**What is expected:**
Duplicate the lines below, from the line with "I have these" to the line with "which is nearest", including both of those lines.
──────── Entries shown
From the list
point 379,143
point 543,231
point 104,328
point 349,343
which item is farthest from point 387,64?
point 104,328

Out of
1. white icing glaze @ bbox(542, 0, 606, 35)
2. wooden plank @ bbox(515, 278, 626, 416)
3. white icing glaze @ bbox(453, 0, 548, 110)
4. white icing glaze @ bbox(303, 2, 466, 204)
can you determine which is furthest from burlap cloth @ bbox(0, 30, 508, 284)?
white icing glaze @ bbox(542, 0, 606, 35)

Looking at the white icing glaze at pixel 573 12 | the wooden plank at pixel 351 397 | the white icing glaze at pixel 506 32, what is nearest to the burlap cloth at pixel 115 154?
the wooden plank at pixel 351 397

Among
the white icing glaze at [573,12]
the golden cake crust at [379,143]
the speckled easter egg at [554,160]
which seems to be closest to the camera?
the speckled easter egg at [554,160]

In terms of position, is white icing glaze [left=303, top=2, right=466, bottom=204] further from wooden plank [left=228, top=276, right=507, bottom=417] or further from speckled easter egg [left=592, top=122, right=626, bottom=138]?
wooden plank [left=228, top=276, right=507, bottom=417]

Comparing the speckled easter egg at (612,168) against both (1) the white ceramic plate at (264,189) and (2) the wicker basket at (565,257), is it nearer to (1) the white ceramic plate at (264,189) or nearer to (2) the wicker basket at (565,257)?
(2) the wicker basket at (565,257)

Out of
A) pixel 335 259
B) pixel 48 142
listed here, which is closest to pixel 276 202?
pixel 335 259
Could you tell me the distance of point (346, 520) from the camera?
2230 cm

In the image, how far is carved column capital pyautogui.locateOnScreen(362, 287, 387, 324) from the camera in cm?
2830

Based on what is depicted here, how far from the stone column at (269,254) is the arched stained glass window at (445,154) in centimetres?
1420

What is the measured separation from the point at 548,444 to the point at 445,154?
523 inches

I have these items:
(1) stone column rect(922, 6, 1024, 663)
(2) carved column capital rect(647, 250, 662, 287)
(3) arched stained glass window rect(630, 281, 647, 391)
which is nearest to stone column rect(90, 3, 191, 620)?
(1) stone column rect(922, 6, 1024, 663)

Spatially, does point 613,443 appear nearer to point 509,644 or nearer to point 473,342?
────────────────
**The response:**
I have these items:
(1) stone column rect(922, 6, 1024, 663)
(2) carved column capital rect(647, 250, 662, 287)
(3) arched stained glass window rect(630, 281, 647, 391)
which is nearest to stone column rect(90, 3, 191, 620)?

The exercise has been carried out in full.